• isyancı bir abimiz
  • çekirdekten yetişme bir sayısalcı olduğum için şiirden anlamam doğruya doğru. ismet özelin edebi yanı hakkında bir yorum yapamayacağım. kendisiyle ilişkim de hep gündem düzeyinde oldu. siyasi yazıları, enteresan fikirleri, anlamsız gelen tv konuşmaları falan. aslında bayağı da takip etmişim düşününce. meramını anlatırken aşırı heyecanlanması mı, kafasında fikirlerini bir düzene oturtamamasıdır bilinmez, pek açıklayıcı gelmezdi söyledikleri. o yüzden ne ırkçı biri gibi gördüm, ne de gizli kapaklı bir ilim deryası gibi gördüm. sadece tertipli, sistematik fikirler sunmak yerine spekülatif konuşmayı seçmiş, sürekli slogan cümleler kuran ünlü bir şair olarak kafamda etiketledim; üzerine de daha fazla düşmedim.

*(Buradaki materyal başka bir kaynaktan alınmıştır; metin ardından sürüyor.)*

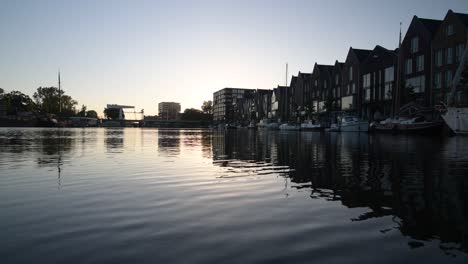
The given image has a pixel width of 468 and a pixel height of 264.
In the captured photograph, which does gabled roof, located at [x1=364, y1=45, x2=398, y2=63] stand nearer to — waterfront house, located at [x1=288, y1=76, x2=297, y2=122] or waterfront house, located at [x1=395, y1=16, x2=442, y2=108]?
waterfront house, located at [x1=395, y1=16, x2=442, y2=108]

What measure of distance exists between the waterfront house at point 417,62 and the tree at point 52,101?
136m

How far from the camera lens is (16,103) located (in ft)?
479

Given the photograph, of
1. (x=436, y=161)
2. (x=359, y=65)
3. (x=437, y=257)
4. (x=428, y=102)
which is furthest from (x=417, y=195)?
(x=359, y=65)

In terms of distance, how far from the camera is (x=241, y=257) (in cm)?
496

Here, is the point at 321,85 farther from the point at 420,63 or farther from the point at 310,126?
the point at 420,63

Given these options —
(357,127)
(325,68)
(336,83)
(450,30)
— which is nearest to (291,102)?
(325,68)

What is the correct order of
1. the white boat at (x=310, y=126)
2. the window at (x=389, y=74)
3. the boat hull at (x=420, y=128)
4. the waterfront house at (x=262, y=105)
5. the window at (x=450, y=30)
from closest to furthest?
the boat hull at (x=420, y=128)
the window at (x=450, y=30)
the window at (x=389, y=74)
the white boat at (x=310, y=126)
the waterfront house at (x=262, y=105)

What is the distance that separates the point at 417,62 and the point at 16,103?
140 meters

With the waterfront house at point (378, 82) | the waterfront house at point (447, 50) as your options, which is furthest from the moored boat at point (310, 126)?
the waterfront house at point (447, 50)

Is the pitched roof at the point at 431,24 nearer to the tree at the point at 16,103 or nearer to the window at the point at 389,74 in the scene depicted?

    ancak şu sıralar aslında neyi kastettiğini anlamaya başladığımı fark ediyorum. pek alakam olmayan birini tercüme ediyor gibi olacağım ama ne yapalım yazasım geldi.* işte karşınızda ismet özel sözlüğü:

    öncelikle şunu belirteyim, kendisinin öntürk tarihçileri kazım mirşan-haluk tarcan-feridun celilov - servet somuncuoğlu ekibi ile bir alakası oldu mu bilmiyorum ama söylediklerinin meali büyük oranda bu isimlerin teorileri etrafında olacak.

    "kürt diye bir ırk yoktur": yukarıda saydıklarıma ek olarak, milliyetçi bazı tarihçilerden de sık sık duyduğumuz bir fikir. ismet özel de benzer tonda kullanıyor bu cümleyi. ön asya halklarının bir çoğu gibi kürtlerin de aslında türklerin bir boyu olduğunu düşünüyor. çünkü bu teze göre aslında türkler, büyük iskender ve helen istilasından önce tüm asyaya, mezopotamyaya ve hatta avrupanın en içlerine kadar büyük bir coğrafyaya yayılmış, yerleşik bir halktı. bugün fars ve grek gibi başka kavimlere mal edilen iskitler, pelasglar, hatta truvalılar ve hatta etrüskler türkî kavimlerdi. binlerce yıl önce ta sümerler devrinde, belki de daha önce buralara göçmüş, yerleşmiş, şehirler ve devletler kurmuş topluluklardı. yani ismet özelin kürtlere ve kürtçeye karşı bir garezinin olduğunu düşünmüyorum ama bu saydığım sebeplerden dolayı kürt milliyetçiliğini saçma bulduğu aşikar.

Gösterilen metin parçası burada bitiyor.